ComputeCanada / magic_castle

Terraform modules to replicate the HPC user experience in the cloud
MIT License
114 stars 34 forks source link

Add specs recommendation based on workshop attendance #2

Open cmd-ntrf opened 4 years ago

plstonge commented 4 years ago

Main nodes

  1. Minimum:
    • mgmt = { type = "p4-6gb", count = 1 }
    • login = { type = "p2-3gb", count = 1 }
  2. One has to be careful about the total memory usage of all users compiling stuff simultaneously on the login node. Suggestions:
    • login = { type = "p4-6gb", count = 1 } for a group of 20 participants
    • login = { type = "p8-12gb", count = 1 } for a group of 40 participants or more

Compute nodes - for each type of workshops

Storage

cmd-ntrf commented 4 years ago

@plstonge said this regarding login node flavor:

installing an R package on the login node took too much memory when 20+ participants were doing the installation simultaneously. The login node almost crashed. One workaround consists of pre-installing the package before the workshop, but this is not the same as doing it as an exercise.

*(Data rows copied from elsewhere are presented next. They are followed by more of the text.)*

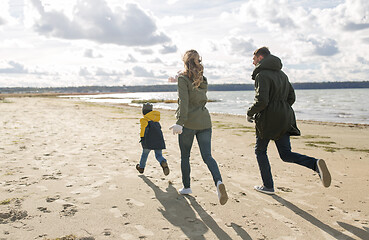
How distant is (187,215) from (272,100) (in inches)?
78.4

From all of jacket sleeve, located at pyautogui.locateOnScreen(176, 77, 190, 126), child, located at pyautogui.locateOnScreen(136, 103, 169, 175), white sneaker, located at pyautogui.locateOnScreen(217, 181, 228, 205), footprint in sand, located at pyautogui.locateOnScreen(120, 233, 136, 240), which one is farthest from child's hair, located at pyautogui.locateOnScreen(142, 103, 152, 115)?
footprint in sand, located at pyautogui.locateOnScreen(120, 233, 136, 240)

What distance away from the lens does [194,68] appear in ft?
13.2

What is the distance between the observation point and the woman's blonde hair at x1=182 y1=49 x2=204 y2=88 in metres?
4.02

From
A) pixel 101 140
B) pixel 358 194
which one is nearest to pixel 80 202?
pixel 358 194

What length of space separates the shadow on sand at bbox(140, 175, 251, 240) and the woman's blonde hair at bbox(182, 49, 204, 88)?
1.73 meters

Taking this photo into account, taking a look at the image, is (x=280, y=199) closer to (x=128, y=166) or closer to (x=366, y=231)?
(x=366, y=231)

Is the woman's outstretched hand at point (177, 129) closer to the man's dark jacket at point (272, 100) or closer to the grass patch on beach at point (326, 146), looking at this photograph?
the man's dark jacket at point (272, 100)

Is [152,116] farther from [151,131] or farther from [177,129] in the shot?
[177,129]

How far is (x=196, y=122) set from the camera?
13.4ft

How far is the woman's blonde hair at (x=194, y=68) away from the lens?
4020mm

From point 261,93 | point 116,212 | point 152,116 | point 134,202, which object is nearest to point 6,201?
point 116,212

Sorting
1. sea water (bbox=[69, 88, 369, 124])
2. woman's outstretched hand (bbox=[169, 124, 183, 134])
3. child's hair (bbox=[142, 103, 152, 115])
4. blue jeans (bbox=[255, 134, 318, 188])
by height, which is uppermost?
child's hair (bbox=[142, 103, 152, 115])

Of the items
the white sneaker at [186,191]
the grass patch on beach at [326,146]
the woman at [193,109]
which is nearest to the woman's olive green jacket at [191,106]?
the woman at [193,109]

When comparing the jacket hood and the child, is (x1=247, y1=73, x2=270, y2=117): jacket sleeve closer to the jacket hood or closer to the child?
the jacket hood
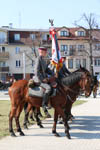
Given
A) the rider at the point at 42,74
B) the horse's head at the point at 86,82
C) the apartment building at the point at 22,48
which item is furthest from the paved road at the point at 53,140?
the apartment building at the point at 22,48

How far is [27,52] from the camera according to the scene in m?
69.7

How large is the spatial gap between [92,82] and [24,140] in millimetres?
3080

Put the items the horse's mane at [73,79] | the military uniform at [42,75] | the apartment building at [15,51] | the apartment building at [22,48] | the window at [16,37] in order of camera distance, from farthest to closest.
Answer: the window at [16,37], the apartment building at [22,48], the apartment building at [15,51], the horse's mane at [73,79], the military uniform at [42,75]

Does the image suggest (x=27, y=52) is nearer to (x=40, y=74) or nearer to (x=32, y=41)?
(x=32, y=41)

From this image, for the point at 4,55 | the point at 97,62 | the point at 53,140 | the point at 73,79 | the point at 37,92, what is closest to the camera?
the point at 53,140

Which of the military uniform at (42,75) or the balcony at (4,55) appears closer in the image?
the military uniform at (42,75)

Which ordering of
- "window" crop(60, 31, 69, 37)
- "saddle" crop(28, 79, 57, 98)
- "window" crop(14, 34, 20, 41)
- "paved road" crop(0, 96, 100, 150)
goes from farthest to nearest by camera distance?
1. "window" crop(60, 31, 69, 37)
2. "window" crop(14, 34, 20, 41)
3. "saddle" crop(28, 79, 57, 98)
4. "paved road" crop(0, 96, 100, 150)

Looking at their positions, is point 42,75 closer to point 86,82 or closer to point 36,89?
point 36,89

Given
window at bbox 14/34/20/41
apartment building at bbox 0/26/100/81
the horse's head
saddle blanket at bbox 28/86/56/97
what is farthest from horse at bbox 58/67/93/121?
window at bbox 14/34/20/41

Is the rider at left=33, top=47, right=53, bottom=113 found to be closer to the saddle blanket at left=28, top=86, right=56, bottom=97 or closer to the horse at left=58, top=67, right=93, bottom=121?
the saddle blanket at left=28, top=86, right=56, bottom=97

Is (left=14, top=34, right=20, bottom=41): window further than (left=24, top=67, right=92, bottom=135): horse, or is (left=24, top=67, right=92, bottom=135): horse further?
(left=14, top=34, right=20, bottom=41): window

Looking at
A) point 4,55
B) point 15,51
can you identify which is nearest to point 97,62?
point 15,51

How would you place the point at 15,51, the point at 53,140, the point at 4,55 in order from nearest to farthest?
the point at 53,140 → the point at 4,55 → the point at 15,51

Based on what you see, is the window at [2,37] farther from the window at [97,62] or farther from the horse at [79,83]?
the horse at [79,83]
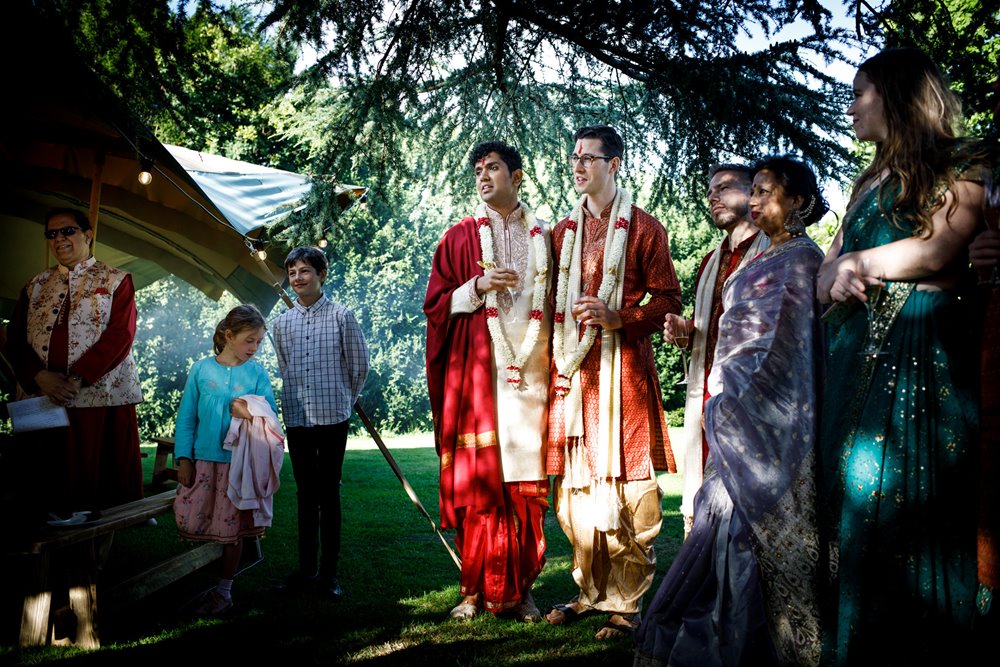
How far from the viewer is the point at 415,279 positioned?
19078 mm

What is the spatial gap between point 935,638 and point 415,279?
56.7ft

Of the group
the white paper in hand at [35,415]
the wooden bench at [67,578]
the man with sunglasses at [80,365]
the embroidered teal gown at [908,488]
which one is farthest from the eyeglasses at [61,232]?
the embroidered teal gown at [908,488]

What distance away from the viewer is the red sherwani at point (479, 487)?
13.6 feet

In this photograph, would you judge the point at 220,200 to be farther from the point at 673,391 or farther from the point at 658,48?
the point at 673,391

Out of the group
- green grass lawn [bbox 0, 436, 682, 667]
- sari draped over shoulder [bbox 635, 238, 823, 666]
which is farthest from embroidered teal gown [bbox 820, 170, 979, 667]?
green grass lawn [bbox 0, 436, 682, 667]

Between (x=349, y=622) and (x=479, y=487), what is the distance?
95cm

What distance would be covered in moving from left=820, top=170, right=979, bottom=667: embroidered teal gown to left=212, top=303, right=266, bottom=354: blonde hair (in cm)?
340

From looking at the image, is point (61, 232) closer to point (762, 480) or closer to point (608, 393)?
point (608, 393)

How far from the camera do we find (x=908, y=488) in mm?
2326

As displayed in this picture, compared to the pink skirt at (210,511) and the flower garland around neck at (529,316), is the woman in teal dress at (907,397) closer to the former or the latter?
the flower garland around neck at (529,316)

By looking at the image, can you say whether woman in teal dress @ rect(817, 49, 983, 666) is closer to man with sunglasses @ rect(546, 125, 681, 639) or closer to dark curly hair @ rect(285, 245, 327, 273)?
man with sunglasses @ rect(546, 125, 681, 639)

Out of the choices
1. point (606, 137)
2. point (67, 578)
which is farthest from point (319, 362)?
point (606, 137)

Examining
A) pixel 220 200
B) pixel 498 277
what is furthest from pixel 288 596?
pixel 220 200

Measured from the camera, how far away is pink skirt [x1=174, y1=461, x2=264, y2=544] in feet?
14.3
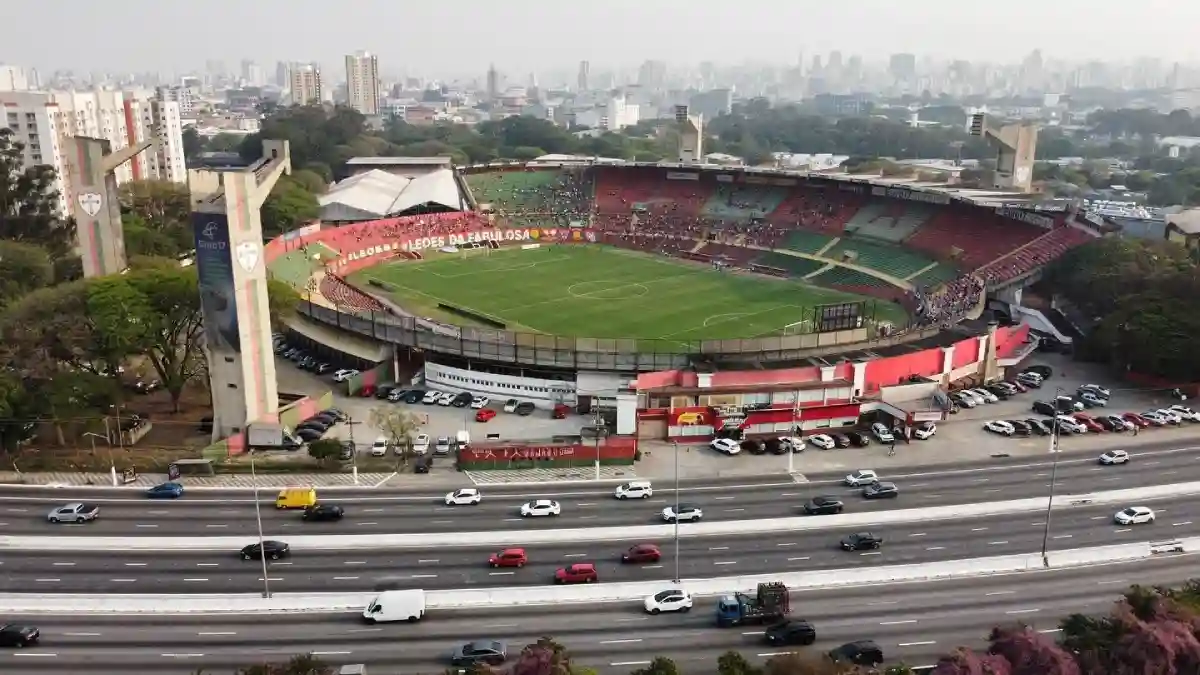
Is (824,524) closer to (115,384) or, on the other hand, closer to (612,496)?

mboisson commented 4 years ago

A useful yaml configuration file that I used for a "Intro to ARC" workshop using the terminal :

jupyterhub::jupyterhub_config_hash:
        SbatchForm:
                runtime:
                        min: 3.5
                        def: 3.5
                        max: 5.0
                nprocs:
                        min: 1
                        def: 1
                        max: 1
                memory:
                        min: 1024
                        max: 2048
                        def: 2048
                oversubscribe:
                        def: true
                        lock: true
                ui:
                        def: 'terminal'
        SlurmFormSpawner:
                disable_form: true

jupyterhub::enable_otp_auth: false

#jupyterhub::kernel::venv::packages: ['numpy', 'pandas', 'matplotlib']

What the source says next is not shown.